Thoughts on why 'raw' strings are 'raw, except for backslash-quote'? I mean, if I wanted to embed a single quote in there I'd just use double quotes around the string, and vice versa. If I wanted both, I'd just triple quote. If I really wanted three quotes in a row in a raw string, well, I guess I'd have to deal, but is this considered "proper behavior"?
This is particularly problematic with folder names in Windows, where the backslash is the path delimeter.
It's a FAQ.
And in response to "you really want your string to end with a backslash. There's no way to do that in a 'raw' string.": the FAQ shows how to workaround it.

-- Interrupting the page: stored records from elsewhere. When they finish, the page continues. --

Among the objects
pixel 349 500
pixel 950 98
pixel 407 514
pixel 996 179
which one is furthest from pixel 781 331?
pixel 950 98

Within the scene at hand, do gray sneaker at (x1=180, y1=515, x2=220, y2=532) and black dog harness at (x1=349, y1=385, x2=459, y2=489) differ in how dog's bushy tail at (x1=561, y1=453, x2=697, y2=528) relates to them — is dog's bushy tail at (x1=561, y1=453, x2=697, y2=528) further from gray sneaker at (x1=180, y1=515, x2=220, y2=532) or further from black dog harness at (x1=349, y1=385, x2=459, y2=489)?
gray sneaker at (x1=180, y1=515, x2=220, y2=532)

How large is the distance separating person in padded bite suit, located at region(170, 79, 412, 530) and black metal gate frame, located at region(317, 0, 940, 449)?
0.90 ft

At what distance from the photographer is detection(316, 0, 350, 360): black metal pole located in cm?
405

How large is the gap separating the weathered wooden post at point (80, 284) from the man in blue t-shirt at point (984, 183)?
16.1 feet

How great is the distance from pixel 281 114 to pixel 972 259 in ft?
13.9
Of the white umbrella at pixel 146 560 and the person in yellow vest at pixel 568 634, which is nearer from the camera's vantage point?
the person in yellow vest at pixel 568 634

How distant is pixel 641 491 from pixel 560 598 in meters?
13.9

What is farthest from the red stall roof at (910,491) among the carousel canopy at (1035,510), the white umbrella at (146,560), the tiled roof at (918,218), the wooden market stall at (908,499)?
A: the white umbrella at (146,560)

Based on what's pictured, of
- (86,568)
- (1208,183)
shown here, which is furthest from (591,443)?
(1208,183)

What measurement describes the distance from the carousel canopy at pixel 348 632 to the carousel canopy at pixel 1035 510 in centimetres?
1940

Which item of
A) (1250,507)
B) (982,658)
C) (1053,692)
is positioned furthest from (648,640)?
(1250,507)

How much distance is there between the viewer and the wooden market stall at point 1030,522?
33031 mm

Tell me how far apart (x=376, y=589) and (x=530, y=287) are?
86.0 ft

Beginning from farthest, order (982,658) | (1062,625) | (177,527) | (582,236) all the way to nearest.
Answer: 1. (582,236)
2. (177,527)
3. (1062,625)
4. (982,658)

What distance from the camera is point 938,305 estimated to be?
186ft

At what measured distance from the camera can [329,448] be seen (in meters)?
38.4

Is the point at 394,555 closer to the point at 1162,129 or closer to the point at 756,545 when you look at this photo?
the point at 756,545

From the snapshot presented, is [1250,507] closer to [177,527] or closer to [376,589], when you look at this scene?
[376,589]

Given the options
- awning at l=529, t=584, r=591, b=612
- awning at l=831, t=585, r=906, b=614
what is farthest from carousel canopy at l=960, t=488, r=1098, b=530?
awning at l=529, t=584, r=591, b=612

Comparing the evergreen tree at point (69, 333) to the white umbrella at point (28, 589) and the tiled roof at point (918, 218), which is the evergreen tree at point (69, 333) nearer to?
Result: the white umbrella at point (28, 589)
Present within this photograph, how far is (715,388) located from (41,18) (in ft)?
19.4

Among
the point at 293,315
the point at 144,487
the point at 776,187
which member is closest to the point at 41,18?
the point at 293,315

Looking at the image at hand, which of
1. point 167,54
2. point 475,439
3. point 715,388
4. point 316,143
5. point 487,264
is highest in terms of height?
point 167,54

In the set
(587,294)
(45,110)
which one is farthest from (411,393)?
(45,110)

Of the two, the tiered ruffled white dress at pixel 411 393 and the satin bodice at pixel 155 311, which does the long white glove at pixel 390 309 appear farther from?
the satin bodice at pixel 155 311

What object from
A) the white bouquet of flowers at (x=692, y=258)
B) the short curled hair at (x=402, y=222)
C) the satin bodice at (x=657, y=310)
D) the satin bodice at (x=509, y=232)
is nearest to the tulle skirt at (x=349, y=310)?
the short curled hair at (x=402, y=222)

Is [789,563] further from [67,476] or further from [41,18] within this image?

>>> r'ab\c' '\\' == 'ab\\c\\'
True
>>>
Raw strings are meant mostly for readably writing the patterns for regular expressions, which never need a trailing backslash; it's an accident that they may come in handy for Windows (where you could use forward slashes in most cases anyway -- the Microsoft C library which underlies Python accepts either form!). It's not cosidered acceptable to make it (nearly) impossible to write a regular expression pattern containing both single and double quotes, just to reinforce the accident in question.
("Nearly" because triple-quoting would almost alway help... but it could be a little bit of a pain sometimes).
So, yes, raw strings were designed to behave that way (forbidding odd numbers of trailing backslashes), and it is considered perfectly "proper behavior" for them to respect the design decisions Guido made when he invented them;-).
Another way to workaround this is:
>>> print(r"Raw \with\ trailing backslash\ "[:-1])
Raw \with\ trailing backslash\
Updated for Python 3 and removed unnecessary slash at the end which implied an escape.
Note that personally I doubt I would use the above. I guess maybe if it was a huge string with more than just a path. For the above I'd prefer non-raw and double up the slashes.